::: QUOTED PASSAGE

The task force concluded that a logistics system for the military that can survive a future war will be essential for continued American power projection and for readiness to deal with threats from China and Russia.

"Without a demonstrably resilient and survivable logistics capability, U.S. deterrence will suffer and the ability of the U.S. military to operate globally will be at stake," the report said.

The report warned that American military readiness in recent decades "has severely decayed" as the result of budget cuts, misaligned funding priorities, a lack of incentives to protect the defense industrial base, and insufficient wargaming.

The task force urged reversing course immediately to address one of the highest priorities of recently departed Defense Secretary Jim Mattis who sought to rebuild military readiness in pursuit of more lethal forces.

The 29-page report was made public in November and is the executive summary of a longer, classified study.

Craig Fields, chairman of the Defense Science Board, said the future of warfare is changing rapidly and the Pentagon will need to adapt quickly to deal with conflict conditions less favorable to the United States than in the past.

"Survivable logistics is the key enabler underpinning all U.S. military power," Fields said. "Without the ability to provide our soldiers, sailors, airmen, and marines with the resources needed to win on the battlefield, the development of advanced tactics and technologies will not have the opportunity to matter."

Retired Army Gen. Paul Kern and retired Air Force Gen. Duncan McNabb, co-chairmen of the task force, said logistics problems need urgent attention.

"The task force found significant shortfalls that, if left unaddressed, will put at risk U.S. ability to project power and sustain the fight against a strategic competitor," they said in a foreword to the report.

The generals said one major need is increased information security for logistics networks.

"Military and commercial networks are susceptible to espionage, manipulation, and attack by adversaries," they stated. "Logistics data is neither as accessible nor used as efficiently as it should be. Technological solutions to these problems already exist, or will exist in the near future. The DoD must adopt them quickly."

In 2012 and 2013, Chinese military hackers broke into computer networks at the Transportation Command, the command in charge of most logistics, and stole valuable information that could be used in a war to disrupt U.S. troop and equipment deployments.

A Transportation Command spokesman did not directly address the findings of the report.

"We are continually assessing and improving DoD's ability to project power globally, which remains our nation's comparative advantage, providing multiple options to our national leadership and multiple dilemmas to potential adversaries," said Navy Capt. Kevin Stephens.

The task force report urged modernizing the logistics "mobility triad" to bolster warfighting capabilities.

"The mobility triad, which includes sealift, airlift, and prepositioned assets, is plagued by readiness issues and shortages that must be addressed in order for the United States to defeat a strategic competitor," the report said.

The study noted that commercial ships and vessels used for logistics have been shrinking for decades and will decrease by 50 percent from current levels by 2033.

A Civil Reserve Airlift Fleet, a key element of the logistics system, is part of the logistics system used to move troops and bulk air cargo in war time.

However, both the air fleet and sealift commercial ships have not been tested in war games to determine how they would survive a large-scale conflict involving the shootdown of aircraft by missiles and fighters or transport ships sunk by submarines.

"Accounting for attrition, [anti-access, area-denial] threats, and risks to commercial civilian airmen and mariners requires wargaming and solutions," the report said.

Anti-access and area denial weapons include advanced, precision-guided missiles, air defenses, fighter aircraft, submarines, and asymmetric warfare capabilities such as cyber attacks and anti-satellite missile strikes. Taken together, the weapons could prevent the U.S. military from mobilizing, communicating, and moving forces during a major conflict.

::::::
::: INFORMATION GIVEN

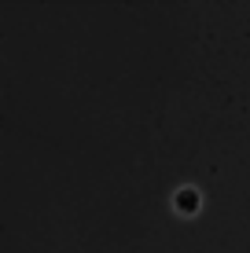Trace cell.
I'll return each mask as SVG.
<instances>
[{
	"mask_svg": "<svg viewBox=\"0 0 250 253\" xmlns=\"http://www.w3.org/2000/svg\"><path fill=\"white\" fill-rule=\"evenodd\" d=\"M173 209H177V213H184V216H195V213L202 209V191L192 187V184L180 187L177 195H173Z\"/></svg>",
	"mask_w": 250,
	"mask_h": 253,
	"instance_id": "6da1fadb",
	"label": "cell"
}]
</instances>
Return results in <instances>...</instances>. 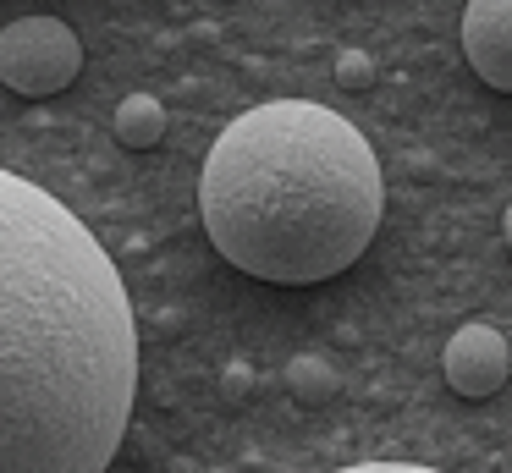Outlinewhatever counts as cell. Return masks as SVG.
<instances>
[{"mask_svg": "<svg viewBox=\"0 0 512 473\" xmlns=\"http://www.w3.org/2000/svg\"><path fill=\"white\" fill-rule=\"evenodd\" d=\"M133 396L122 270L61 198L0 171V473H105Z\"/></svg>", "mask_w": 512, "mask_h": 473, "instance_id": "1", "label": "cell"}, {"mask_svg": "<svg viewBox=\"0 0 512 473\" xmlns=\"http://www.w3.org/2000/svg\"><path fill=\"white\" fill-rule=\"evenodd\" d=\"M199 215L215 253L254 281L314 286L358 264L386 215L369 138L314 99L254 105L210 143Z\"/></svg>", "mask_w": 512, "mask_h": 473, "instance_id": "2", "label": "cell"}, {"mask_svg": "<svg viewBox=\"0 0 512 473\" xmlns=\"http://www.w3.org/2000/svg\"><path fill=\"white\" fill-rule=\"evenodd\" d=\"M83 72V39L61 17H17L0 28V88L50 99Z\"/></svg>", "mask_w": 512, "mask_h": 473, "instance_id": "3", "label": "cell"}, {"mask_svg": "<svg viewBox=\"0 0 512 473\" xmlns=\"http://www.w3.org/2000/svg\"><path fill=\"white\" fill-rule=\"evenodd\" d=\"M507 369H512V341L501 336L496 325H463V330H452V341H446V352H441L446 385H452L457 396H468V402L496 396L501 385H507Z\"/></svg>", "mask_w": 512, "mask_h": 473, "instance_id": "4", "label": "cell"}, {"mask_svg": "<svg viewBox=\"0 0 512 473\" xmlns=\"http://www.w3.org/2000/svg\"><path fill=\"white\" fill-rule=\"evenodd\" d=\"M463 55L496 94H512V0H468Z\"/></svg>", "mask_w": 512, "mask_h": 473, "instance_id": "5", "label": "cell"}, {"mask_svg": "<svg viewBox=\"0 0 512 473\" xmlns=\"http://www.w3.org/2000/svg\"><path fill=\"white\" fill-rule=\"evenodd\" d=\"M166 138V105L155 94H127L116 105V143L122 149H155Z\"/></svg>", "mask_w": 512, "mask_h": 473, "instance_id": "6", "label": "cell"}, {"mask_svg": "<svg viewBox=\"0 0 512 473\" xmlns=\"http://www.w3.org/2000/svg\"><path fill=\"white\" fill-rule=\"evenodd\" d=\"M287 391L298 396L303 407H325L336 396V369L320 352H298V358H287Z\"/></svg>", "mask_w": 512, "mask_h": 473, "instance_id": "7", "label": "cell"}, {"mask_svg": "<svg viewBox=\"0 0 512 473\" xmlns=\"http://www.w3.org/2000/svg\"><path fill=\"white\" fill-rule=\"evenodd\" d=\"M336 83H342L347 94H364V88L375 83V55L369 50H342L336 55Z\"/></svg>", "mask_w": 512, "mask_h": 473, "instance_id": "8", "label": "cell"}, {"mask_svg": "<svg viewBox=\"0 0 512 473\" xmlns=\"http://www.w3.org/2000/svg\"><path fill=\"white\" fill-rule=\"evenodd\" d=\"M336 473H441V468H419V462H353Z\"/></svg>", "mask_w": 512, "mask_h": 473, "instance_id": "9", "label": "cell"}, {"mask_svg": "<svg viewBox=\"0 0 512 473\" xmlns=\"http://www.w3.org/2000/svg\"><path fill=\"white\" fill-rule=\"evenodd\" d=\"M226 391H232V396L248 391V369H243V363H232V369H226Z\"/></svg>", "mask_w": 512, "mask_h": 473, "instance_id": "10", "label": "cell"}, {"mask_svg": "<svg viewBox=\"0 0 512 473\" xmlns=\"http://www.w3.org/2000/svg\"><path fill=\"white\" fill-rule=\"evenodd\" d=\"M501 237H507V253H512V204H507V220H501Z\"/></svg>", "mask_w": 512, "mask_h": 473, "instance_id": "11", "label": "cell"}]
</instances>
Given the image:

::::::

» **WRITTEN TASK**: Carry the article on the Defense Science Board's survivable-logistics report forward, starting after its final paragraph on anti-access and area-denial weapons.

» **TASK ANSWER**:
Additionally, the Pentagon's current policy of storing weapons and equipment overseas closer to potential front lines does not meet the current demands of the Pentagon's new national defense strategy. Prepositioning plans need to be updated, the report said.

Such stored equipment and weapons also are vulnerable to attack in the earlier stages of a conflict.

"The use of deception and 'hiding in plain sight' by our adversaries should be considered," the report said. "Opportunities exist to leverage commercial networks and vessels for DoD prepositioning."

The report urged the Air Force and Navy to develop new tactics, techniques and procedures with U.S. flag carriers for convoy operations, such as long-range maritime patrols, to protect mobility forces and secure air and sea lanes against high-tech threats.

The Joint Staff and Transportation Command also were urged in the report to develop new and innovative plans for long-range distribution of warfighting assets, such as mobile basing, airships, joint high-speed vessels, autonomous barges, and precision air drop capabilities.

To solve transport shortage problems, the task force urged re-opening production lines for more cargo aircraft to better protect against loss in war. The panel also recommended bolstering the service life of commercial fleets.

Better preparations are needed for moving forces in a major conflict and the Army and Marine Corps should develop better prepositioning systems at sea and on land.

One option recommended by the task force is to put an infantry brigade combat teams aboard roll-on/roll-off ships and related equipment on other ships and on land to support the both the European Command and Indo-Pacific Command.

To save money, more roll-on/roll-off transport ships are needed, and used foreign ships that cost around $25 million should be purchased instead of building new U.S. ships that would cost up to $850 million each.

The task force emphasized the need to bolster logistics systems and supporting industrial base in the United States as a first step in preparing to wage war.

"If the homeland industrial base, electrical grid, or any other critical infrastructure is compromised, military forces will not be able to arrive in theater on time or at all," the report said. "Therefore, it is critical that attention to survivable logistics begin at home."

The report urged the Pentagon to use artificial intelligence and machine learning to bolster military logistics using predictive analysis, demand forecasting, production scheduling, anomaly detection, and supply-chain optimization.

To counter cyber attacks, the task force urged developing the use of blockchain technology that allows digital information to be shared but not copied.

A blockchain-like test infrastructure for military logistics would enable the Pentagon "to evaluate potential offensive and defensive cyber applications of blockchain-like technology and other distributed database technologies," the report said.

Ed Timperlake, a former Pentagon logistics official under President Ronald Reagan, said the task force report and its recommendations show the strategic brilliance of the Defense Science Board.

"As President Reagan's principle director of mobilization and requirements, an office eliminated during the Clinton administration's 'peace dividend' years, failure in logistics can not only limit the ability to fight a peer-to-peer war but can mean the difference between victory and defeat," Timperlake said.

Dakota Wood, a defense analyst at the Heritage Foundation, said the report on military logistics weaknesses was not surprising.

"Logistics is the poor step child of the military," Wood said adding that logistics systems often are short-changed in administration and congressional budgeting processes. Fighters and warships often get more budgetary attention, he noted.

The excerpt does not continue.